Antepfıstığı neden çatlak değildir, sonradan elle çıtlatılır, hiç düşündünüz mü?
Allah vergisi diyeceksiniz, ama demeyin. Çünkü bilimsel olarak anlaşıldı ki, eğer fıstık bakımsızsa, örneğin yeterli sulama yapılamıyorsa, çatlak olmuyor. Yazımızın başında değindiğimiz gibi, fıstık aynen insan gibi, çok nazik ve kırılgan. Bakarsan, ilgilenirsen, gereğini yaparsan, hem çok ürün veriyor, hem de çatlak oluyor.
Daha antepfıstığının istatistiki verilerini bile düzenleyememiş Gaziantep’in henüz bu cennet yiyeceği konusunda kat edeceği çok merhale var.

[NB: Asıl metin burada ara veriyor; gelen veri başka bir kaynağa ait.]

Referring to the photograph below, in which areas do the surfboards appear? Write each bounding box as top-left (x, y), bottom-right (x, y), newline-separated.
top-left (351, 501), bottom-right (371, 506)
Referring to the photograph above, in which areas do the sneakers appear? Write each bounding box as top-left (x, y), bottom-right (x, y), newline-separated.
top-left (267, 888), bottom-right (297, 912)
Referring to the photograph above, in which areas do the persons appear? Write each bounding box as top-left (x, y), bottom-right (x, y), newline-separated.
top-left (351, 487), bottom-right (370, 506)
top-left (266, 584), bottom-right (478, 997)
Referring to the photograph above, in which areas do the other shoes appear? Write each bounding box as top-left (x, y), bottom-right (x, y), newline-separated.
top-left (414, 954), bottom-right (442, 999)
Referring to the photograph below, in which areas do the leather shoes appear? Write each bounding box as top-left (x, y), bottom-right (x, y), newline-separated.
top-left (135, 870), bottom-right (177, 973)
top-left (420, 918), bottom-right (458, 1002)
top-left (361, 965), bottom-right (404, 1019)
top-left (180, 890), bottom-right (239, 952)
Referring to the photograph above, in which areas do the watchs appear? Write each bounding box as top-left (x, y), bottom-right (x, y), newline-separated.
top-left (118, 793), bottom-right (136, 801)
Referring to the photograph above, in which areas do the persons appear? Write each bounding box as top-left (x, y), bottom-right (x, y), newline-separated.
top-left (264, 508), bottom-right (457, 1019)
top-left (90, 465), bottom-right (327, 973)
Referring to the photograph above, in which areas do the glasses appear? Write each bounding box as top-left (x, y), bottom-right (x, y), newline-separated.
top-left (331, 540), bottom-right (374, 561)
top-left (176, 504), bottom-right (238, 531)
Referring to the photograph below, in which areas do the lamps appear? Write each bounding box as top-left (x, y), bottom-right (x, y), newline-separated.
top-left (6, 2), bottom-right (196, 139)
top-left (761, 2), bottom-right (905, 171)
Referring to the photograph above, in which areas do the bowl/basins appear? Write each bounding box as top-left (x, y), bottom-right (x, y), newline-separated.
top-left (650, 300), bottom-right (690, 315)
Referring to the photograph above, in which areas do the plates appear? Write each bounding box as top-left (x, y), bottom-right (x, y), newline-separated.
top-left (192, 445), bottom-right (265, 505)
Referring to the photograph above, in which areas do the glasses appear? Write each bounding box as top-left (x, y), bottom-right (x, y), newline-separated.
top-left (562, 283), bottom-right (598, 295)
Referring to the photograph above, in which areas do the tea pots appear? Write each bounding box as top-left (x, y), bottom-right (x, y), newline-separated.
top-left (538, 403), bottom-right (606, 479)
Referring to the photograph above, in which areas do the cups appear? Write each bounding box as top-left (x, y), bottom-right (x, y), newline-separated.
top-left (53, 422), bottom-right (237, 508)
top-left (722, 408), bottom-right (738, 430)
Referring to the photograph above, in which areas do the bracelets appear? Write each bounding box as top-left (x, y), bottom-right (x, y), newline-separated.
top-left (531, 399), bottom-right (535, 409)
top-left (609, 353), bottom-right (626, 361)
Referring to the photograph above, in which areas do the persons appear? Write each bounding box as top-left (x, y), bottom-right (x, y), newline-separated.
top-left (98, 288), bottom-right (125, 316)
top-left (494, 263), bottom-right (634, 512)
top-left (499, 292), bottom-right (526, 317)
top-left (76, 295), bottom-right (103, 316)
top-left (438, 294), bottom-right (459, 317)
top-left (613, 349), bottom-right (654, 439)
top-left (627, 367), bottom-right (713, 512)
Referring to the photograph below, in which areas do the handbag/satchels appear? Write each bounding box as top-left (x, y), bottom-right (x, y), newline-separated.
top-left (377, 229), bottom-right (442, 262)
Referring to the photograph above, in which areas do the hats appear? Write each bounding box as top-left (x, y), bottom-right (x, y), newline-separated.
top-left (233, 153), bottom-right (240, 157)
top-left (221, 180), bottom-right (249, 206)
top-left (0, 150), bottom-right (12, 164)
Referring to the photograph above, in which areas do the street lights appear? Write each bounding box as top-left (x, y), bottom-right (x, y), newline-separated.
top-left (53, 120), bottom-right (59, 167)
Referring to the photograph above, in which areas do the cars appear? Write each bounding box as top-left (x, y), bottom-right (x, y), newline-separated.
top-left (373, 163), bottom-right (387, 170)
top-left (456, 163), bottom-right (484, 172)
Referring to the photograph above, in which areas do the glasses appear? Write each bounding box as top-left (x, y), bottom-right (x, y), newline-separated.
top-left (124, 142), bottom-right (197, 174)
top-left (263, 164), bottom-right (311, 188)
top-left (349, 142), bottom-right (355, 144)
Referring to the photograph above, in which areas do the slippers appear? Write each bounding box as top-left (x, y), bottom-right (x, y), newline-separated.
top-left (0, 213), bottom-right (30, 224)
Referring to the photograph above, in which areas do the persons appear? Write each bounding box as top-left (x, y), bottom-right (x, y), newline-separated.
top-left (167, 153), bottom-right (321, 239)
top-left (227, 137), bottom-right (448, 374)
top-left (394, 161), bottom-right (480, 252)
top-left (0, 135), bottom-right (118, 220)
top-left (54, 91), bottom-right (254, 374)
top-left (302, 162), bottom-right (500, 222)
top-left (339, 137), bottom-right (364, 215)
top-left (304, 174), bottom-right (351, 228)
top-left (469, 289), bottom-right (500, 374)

Bütün bunlar bir tarafa...
Neden bu antepfıstığı bu kadar lezzetli?
Neden tercih ediliyor?
İşte burada ‘Allah vergisi’nden söz edebiliriz.
Antepfıstığına lezzeti veren, “Gece ile gündüz arasındaki ısı farkı”dır.
Yani, ısı farkı ne kadar çok olursa, fıstık o kadar lezzetli olur. Bu iklim de Allah vergisi değil de nedir?